─── Source ───

Com­ment éva­luer le dé­ve­lop­pe­ment du­rable

L'exemple d'un nouvel outil: Quartiers durables by Sméo

Un nouvel instrument est venu s’ajouter aux déjà très nombreux outils d’évaluation du développement durable. Quartiers durables by SméO offre-t-il des solutions toutes faites, des figures imposées ou, est-il un soutien, un support compatible avec le bon sens et la créativité des bâtisseurs ?

Date de publication
11-01-2012
Revision
01-09-2015

Destinés à irriguer un marché du logement exsangue et à répondre à une croissance démographique de plus d’un million de personnes prévue d’ici 2060 (OFS, 2010), la Praille et le Carré Vert, Malley et les Plaines-du-Loup, Dreispitz et Bulliger sont quelques-uns des futurs quartiers durables projetés en Suisse. Les défis sociaux et environnementaux auxquels nos sociétés font face sont assez criants pour reconnaître la nécessité de repenser l’aménagement de nos villes. Les objectifs de mixité sociale et fonctionnelle, d’accès aux transports publics, de qualité des espaces publics et de développement des équipements et services sont de mieux en mieux admis lorsqu’il s’agit de promouvoir un développement urbain durable (Da Cunha, 2005). Mais il est évident qu’il ne suffit pas d’accoler cet adjectif à tout nouveau projet d’aménagement pour nous assurer un avenir urbain radieux. Comment vérifier que ce qualificatif employé à tout-va sera davantage qu’un grimage promotionnel, qu’un aimable costume idéologique ? Ces nouveaux quartiers répondront-ils aux attentes de tous les usagers et pourront-ils faire face aux enjeux environnementaux sans sacrifier la qualité de vie des citadins ?

Une complexité à appréhender

C’est ici que se pose la question de l’évaluation : y a-t-il un moyen de mesurer les choix d’aménagement selon des critères de durabilité validés scientifiquement ? Il existe une grande diversité d’outils d’évaluation et d’aide à la décision, qui vont de la simple grille de lecture sous forme de questions ouvertes à de lourds outils informatiques analysant les multiples dimensions du projet à l’aide d’indicateurs plus ou moins complexes à manier (ARE, 2007). Les concepteurs et décideurs impliqués sur des projets urbains peuvent être troublés, voire rebutés par la profusion rhétorique et normative associée au développement durable.
Dès lors, quelle est l’utilité du nouvel outil d’évaluation Quartiers durables by SméO (www.smeo.ch) proposé depuis peu par la Confédération dans le cadre du projet national « quartiers durables » ? (www.quartiersdurables.ch) Est-il pertinent pour mesurer la durabilité des projets ou contribue-t-il à augmenter la confusion qui règne parfois autour de ces thématiques ? Qu’amène-t-il de plus que les outils et normes existants, par exemple la norme SIA 112/1 ?

─── Données fournies ───

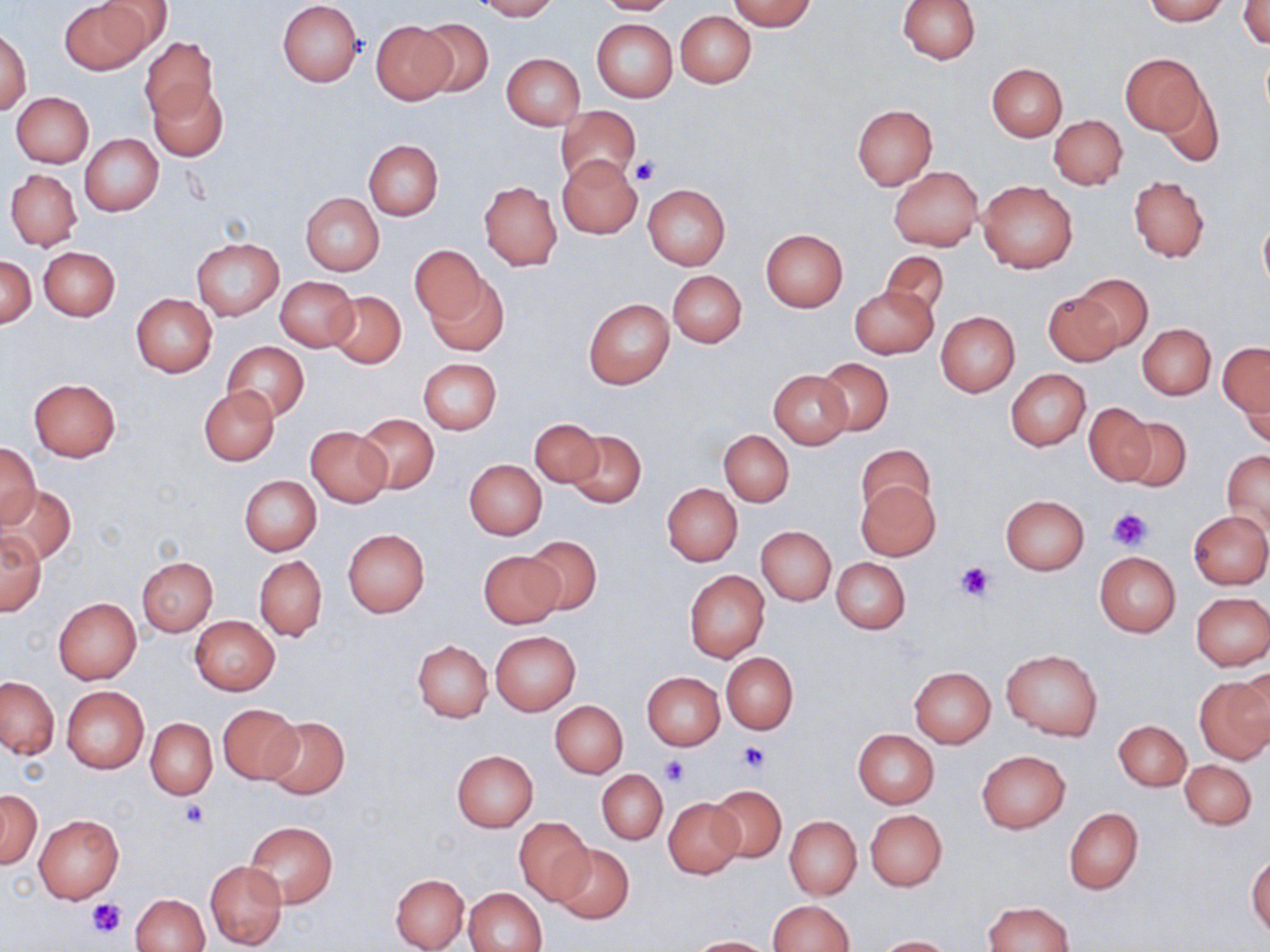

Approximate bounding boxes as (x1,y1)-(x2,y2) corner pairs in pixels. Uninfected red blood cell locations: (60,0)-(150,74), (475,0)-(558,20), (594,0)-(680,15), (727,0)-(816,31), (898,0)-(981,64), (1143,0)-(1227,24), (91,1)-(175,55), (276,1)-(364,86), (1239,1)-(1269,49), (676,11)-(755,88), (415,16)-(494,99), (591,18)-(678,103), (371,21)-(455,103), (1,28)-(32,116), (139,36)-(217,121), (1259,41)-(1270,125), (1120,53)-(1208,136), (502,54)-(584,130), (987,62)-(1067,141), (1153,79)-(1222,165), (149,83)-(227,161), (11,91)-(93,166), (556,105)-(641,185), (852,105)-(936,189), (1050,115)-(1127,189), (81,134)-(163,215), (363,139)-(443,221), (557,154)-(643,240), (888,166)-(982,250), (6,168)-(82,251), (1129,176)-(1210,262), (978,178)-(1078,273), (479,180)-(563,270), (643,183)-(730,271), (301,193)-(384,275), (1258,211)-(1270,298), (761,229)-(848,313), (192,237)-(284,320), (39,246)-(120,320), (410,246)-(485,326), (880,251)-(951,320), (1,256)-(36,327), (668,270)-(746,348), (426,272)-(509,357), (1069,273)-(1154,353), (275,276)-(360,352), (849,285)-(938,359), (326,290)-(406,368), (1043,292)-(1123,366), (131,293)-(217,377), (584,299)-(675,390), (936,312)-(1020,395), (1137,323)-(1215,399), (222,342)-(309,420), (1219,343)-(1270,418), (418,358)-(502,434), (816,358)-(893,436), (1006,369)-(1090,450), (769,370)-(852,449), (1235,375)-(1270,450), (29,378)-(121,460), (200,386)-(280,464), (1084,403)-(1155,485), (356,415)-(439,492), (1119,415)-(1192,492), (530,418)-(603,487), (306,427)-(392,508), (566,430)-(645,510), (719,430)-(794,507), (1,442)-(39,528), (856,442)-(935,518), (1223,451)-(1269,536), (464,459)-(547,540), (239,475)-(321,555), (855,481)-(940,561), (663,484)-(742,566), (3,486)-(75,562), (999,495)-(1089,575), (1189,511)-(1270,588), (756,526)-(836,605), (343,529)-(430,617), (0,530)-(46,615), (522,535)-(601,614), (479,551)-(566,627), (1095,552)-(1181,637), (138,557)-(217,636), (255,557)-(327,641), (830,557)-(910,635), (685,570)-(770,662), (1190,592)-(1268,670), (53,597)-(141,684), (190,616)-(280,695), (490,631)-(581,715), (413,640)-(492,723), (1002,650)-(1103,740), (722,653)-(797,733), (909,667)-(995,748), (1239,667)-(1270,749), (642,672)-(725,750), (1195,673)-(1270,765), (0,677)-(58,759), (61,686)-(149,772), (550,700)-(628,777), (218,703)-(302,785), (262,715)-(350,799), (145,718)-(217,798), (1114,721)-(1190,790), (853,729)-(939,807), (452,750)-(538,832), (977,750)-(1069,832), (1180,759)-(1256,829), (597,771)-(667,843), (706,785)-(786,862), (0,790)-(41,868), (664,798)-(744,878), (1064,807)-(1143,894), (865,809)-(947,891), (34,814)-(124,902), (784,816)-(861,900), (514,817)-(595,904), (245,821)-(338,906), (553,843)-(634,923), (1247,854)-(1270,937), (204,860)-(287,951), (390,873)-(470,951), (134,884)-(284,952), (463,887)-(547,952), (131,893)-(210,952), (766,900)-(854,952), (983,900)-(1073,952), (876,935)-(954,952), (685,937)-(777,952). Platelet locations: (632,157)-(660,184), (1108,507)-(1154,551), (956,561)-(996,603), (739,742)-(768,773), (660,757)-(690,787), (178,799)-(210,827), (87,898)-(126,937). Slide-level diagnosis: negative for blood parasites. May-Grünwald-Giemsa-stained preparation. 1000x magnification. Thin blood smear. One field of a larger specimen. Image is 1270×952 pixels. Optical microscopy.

───
─── Données fournies ───

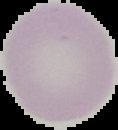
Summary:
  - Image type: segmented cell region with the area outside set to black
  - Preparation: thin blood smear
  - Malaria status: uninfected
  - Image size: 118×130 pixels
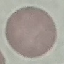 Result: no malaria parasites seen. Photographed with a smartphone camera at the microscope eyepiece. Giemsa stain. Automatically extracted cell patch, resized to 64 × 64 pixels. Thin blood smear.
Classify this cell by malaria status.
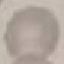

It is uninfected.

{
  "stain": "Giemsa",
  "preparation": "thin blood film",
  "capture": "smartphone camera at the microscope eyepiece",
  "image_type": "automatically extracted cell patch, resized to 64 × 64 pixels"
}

───
─── Données fournies ───

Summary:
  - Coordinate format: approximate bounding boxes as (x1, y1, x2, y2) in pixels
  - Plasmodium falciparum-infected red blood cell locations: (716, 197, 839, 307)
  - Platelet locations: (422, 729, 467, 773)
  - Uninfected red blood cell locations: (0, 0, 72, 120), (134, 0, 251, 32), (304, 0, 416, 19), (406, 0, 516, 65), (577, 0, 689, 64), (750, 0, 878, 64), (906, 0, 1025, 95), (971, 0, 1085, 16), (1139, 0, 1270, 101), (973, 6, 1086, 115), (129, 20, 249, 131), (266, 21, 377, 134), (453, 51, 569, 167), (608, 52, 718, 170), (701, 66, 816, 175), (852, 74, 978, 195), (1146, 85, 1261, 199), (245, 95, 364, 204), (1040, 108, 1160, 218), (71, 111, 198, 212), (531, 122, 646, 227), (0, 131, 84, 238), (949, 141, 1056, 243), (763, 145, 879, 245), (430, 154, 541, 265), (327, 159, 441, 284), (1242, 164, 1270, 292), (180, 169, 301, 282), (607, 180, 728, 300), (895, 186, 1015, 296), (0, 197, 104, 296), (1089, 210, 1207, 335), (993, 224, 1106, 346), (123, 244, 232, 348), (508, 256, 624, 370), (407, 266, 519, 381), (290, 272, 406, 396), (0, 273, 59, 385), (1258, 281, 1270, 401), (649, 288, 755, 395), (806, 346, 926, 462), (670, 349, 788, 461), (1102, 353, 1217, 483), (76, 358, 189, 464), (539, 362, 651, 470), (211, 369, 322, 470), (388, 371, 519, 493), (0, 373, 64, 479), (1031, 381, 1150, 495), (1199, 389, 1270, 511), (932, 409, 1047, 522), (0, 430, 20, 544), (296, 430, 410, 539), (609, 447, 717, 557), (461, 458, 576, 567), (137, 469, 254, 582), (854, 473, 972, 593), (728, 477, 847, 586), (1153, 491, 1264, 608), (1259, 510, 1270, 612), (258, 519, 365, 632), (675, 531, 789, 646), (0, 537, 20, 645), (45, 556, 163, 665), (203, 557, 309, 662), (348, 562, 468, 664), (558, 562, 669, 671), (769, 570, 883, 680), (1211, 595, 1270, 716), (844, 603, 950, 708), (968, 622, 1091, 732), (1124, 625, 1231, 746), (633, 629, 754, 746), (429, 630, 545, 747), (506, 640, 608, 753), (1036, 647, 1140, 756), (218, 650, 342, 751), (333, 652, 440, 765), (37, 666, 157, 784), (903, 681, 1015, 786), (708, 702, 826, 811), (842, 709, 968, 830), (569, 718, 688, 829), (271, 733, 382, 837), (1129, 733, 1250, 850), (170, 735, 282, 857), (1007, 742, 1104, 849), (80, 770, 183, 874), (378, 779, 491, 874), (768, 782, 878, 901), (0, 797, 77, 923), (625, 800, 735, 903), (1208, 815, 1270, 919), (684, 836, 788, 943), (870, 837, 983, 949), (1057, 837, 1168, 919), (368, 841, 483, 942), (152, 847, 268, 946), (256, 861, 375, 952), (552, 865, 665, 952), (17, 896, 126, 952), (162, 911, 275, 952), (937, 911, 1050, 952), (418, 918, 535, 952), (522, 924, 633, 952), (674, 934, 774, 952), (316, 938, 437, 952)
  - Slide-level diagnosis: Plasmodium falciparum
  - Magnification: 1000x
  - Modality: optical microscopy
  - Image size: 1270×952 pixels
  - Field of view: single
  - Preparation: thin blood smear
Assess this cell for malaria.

───

Objectif: D'après la source, quelle norme existante sert d'exemple pour comparer le nouvel outil Quartiers durables by SméO aux outils déjà en place ?

Réponse attendue: La norme SIA 112/1.